Before turning off the water supply, lift the lid on the toilet cistern, flush the toilet and as the cistern refills, add anti-freeze in roughly 3 of water and 1 of antifreeze proportions. Remove the shower hose and shower head as these could be damaged if any water left in them freezes.


Curtains encourage mildew during the winter

Consider removing curtains or nets to avoid mildew. If you do decide not to take them home, be aware that most sites recommend that curtains are left open. This may go against your instincts but it does make sense as it will prove there’s nothing worth breaking in for.
If your van has blinds, do not leave them down as this can damage the mechanism. Vacuum all the carpets and clean surfaces to remove any food crumbs.


Make sure all guttering and downpipes are in good order. Block up any gaps that insects or rodents could use to gain access to your caravan. Take a look at the roof, chassis and skylights to ensure there are no leaks or loose joints.

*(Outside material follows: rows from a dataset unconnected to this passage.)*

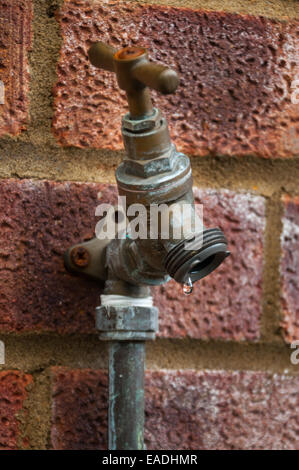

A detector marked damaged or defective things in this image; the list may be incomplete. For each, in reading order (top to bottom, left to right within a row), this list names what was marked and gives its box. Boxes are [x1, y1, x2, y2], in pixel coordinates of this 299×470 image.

rusty outdoor faucet [63, 43, 230, 452]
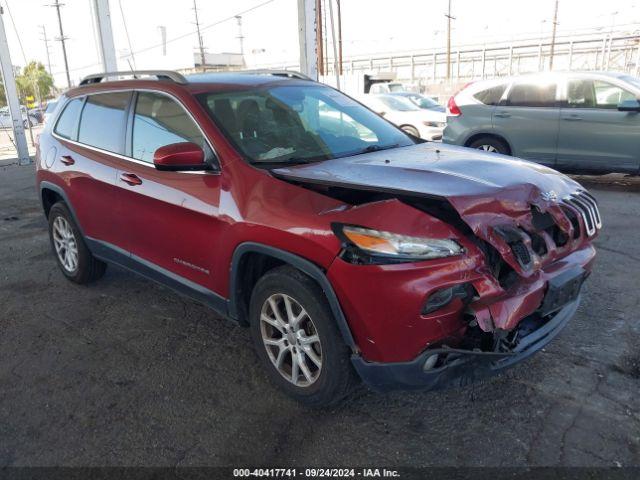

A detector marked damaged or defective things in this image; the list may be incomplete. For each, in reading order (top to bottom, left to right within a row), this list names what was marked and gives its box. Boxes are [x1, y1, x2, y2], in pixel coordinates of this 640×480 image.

damaged hood [270, 140, 580, 205]
broken headlight [332, 224, 462, 262]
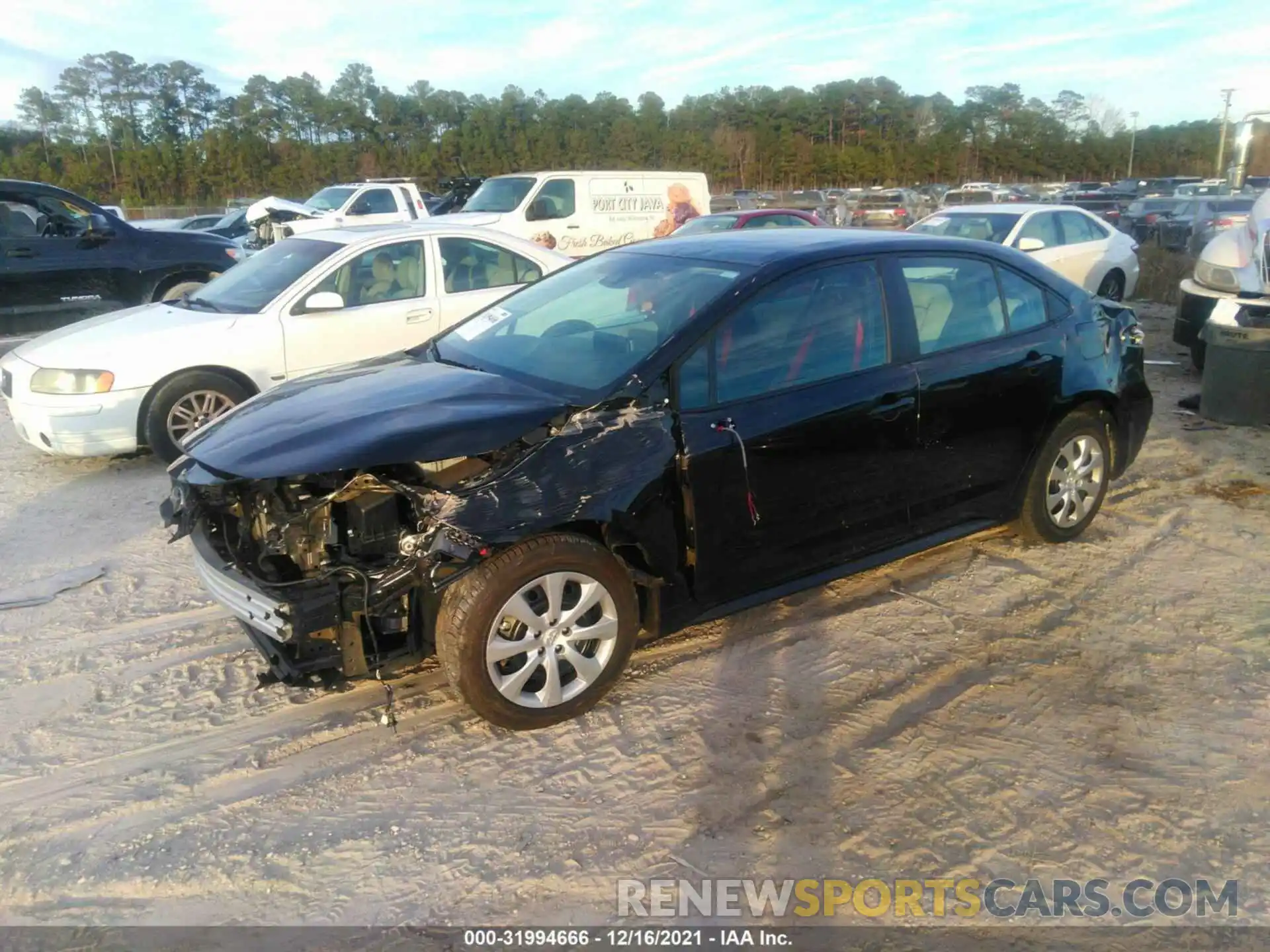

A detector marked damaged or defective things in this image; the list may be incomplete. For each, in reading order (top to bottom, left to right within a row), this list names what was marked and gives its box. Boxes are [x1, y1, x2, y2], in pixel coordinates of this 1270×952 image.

crumpled hood [17, 305, 235, 378]
crushed front end [159, 455, 497, 682]
crumpled hood [180, 354, 572, 479]
damaged black toyota corolla [159, 230, 1154, 730]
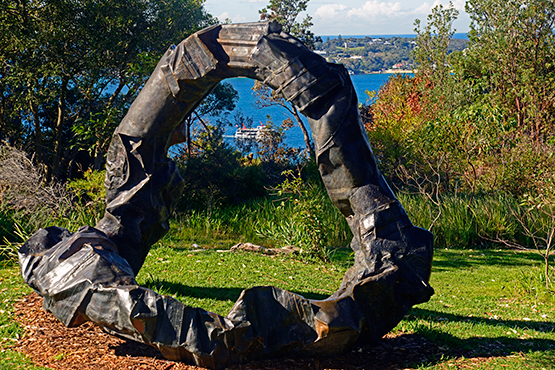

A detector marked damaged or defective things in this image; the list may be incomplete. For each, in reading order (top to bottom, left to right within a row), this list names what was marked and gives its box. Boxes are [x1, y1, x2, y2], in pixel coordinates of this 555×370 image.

crumpled metal surface [16, 21, 434, 368]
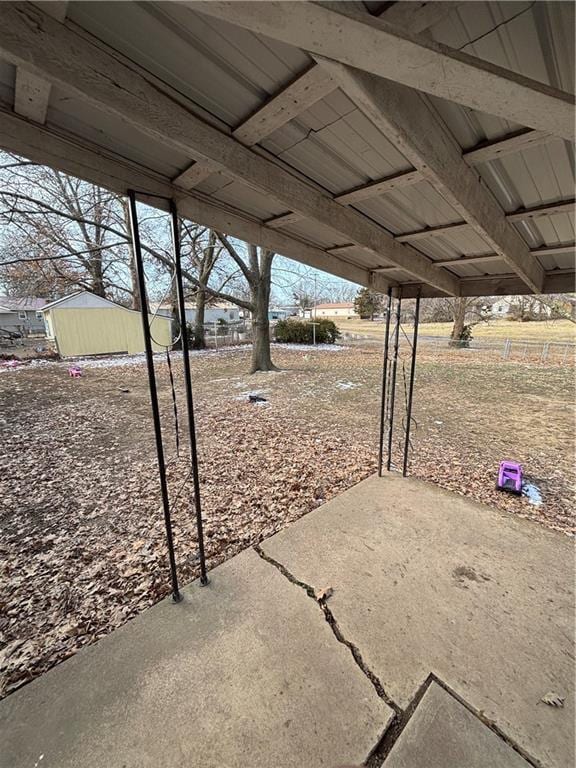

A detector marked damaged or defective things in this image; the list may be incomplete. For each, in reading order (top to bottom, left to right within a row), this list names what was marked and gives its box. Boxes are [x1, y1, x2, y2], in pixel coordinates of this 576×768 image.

Will the steps last another winter? If they are removable, then place inside the caravan. Many static caravans are still fitted with tyres even if the unit is on blocks. What’s their condition? Tyre manufacturers recommend that tyres, even if they haven’t been used, should be replaced after ten years as they deteriorate when exposed to sunlight and ozone. Clear any vegetation that might have grown close to or underneath the van to discourage wildlife.

Make sure any loose items such as chairs are stored safely away.

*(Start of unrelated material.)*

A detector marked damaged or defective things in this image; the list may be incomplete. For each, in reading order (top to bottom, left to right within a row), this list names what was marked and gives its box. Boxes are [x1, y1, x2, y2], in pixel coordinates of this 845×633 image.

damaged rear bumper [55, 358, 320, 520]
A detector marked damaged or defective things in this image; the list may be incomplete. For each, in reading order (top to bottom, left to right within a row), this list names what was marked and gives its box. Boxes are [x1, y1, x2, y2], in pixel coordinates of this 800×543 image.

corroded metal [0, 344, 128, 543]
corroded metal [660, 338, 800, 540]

Additional winter checklist

Run through our handy check list and make sure you’ve done all you can to get your static caravan ready for the winter.

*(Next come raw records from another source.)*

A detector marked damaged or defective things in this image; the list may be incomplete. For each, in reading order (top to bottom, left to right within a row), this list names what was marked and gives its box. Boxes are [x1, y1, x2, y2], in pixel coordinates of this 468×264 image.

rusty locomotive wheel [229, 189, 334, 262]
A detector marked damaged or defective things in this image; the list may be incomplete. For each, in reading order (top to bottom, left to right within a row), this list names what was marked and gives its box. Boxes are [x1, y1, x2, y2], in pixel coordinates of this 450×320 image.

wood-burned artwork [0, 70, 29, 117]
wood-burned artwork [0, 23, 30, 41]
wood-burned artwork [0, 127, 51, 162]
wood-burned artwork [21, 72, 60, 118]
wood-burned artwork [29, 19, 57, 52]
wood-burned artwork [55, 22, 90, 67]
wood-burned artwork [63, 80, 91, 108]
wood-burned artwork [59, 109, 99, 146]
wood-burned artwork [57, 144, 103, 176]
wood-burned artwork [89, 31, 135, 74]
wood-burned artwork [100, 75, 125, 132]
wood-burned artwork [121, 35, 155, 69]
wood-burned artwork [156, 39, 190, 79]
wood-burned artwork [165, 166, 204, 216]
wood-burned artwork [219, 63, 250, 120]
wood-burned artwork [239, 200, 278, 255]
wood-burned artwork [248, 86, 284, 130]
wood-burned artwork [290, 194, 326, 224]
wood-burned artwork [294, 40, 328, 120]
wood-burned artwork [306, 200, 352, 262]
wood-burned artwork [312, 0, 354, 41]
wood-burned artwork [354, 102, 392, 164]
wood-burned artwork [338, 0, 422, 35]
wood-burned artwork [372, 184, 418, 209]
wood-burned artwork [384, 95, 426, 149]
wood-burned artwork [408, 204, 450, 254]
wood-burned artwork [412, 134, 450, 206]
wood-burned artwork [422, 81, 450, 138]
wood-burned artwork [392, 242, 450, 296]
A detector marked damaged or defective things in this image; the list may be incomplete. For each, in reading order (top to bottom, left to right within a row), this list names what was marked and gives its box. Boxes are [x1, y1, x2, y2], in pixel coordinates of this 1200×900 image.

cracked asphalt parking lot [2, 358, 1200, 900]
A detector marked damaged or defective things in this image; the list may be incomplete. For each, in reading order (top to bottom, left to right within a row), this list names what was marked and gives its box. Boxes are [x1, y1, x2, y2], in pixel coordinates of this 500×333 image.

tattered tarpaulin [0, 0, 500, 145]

  • Turn off and disconnect the bottled gas supply and store the canister safely. It is important not to leave the gas connected. Some people light one of the gas rings and then disconnect the gas supply so that when the flame dies they can be certain there’s no gas left in the piping.
  • Disconnect the electricity. There should be a mains switch in one of the bedroom cupboards.
  • Shut off the water supply at the stop cock. If there’s no drain down pipe tap you should disconnect the pipe above the stop cock so that water in the pipes is free to drain down.
  • Find any drain down taps under the caravan and open them. These are generally under the kitchen and bathroom areas but your caravan handbook should provide the location.
  • Turn on all the taps, including the shower and leave them on.
  • Many sites offer a drain down service where they will blow the pipes clean with compressed air. This may be well worth considering and should be relatively inexpensive.
  • Once the water has finished flowing, put the plugs in all sinks and shower trays to prevent any wildlife from setting up home for the winter.
  • Check with the handbook to see how to drain the water heater. There should be a drain down valve on the water pipe.
  • Now the water is switched off, flush the toilet. This empties most of the water from the cistern and makes sure that any water left has been treated with the antifreeze.
  • Once most of the water has gone from the toilet, some people stuff newspaper into the S bend to prevent unwelcome visitors.
  • Close the toilet lid.
  • Pour a little antifreeze down each waste pipe so that any water left in the S bends will be treated.
  • Check that all the air vents are clear.
  • In each room place bags of silica gel or half full bowls of salt to dry the atmosphere.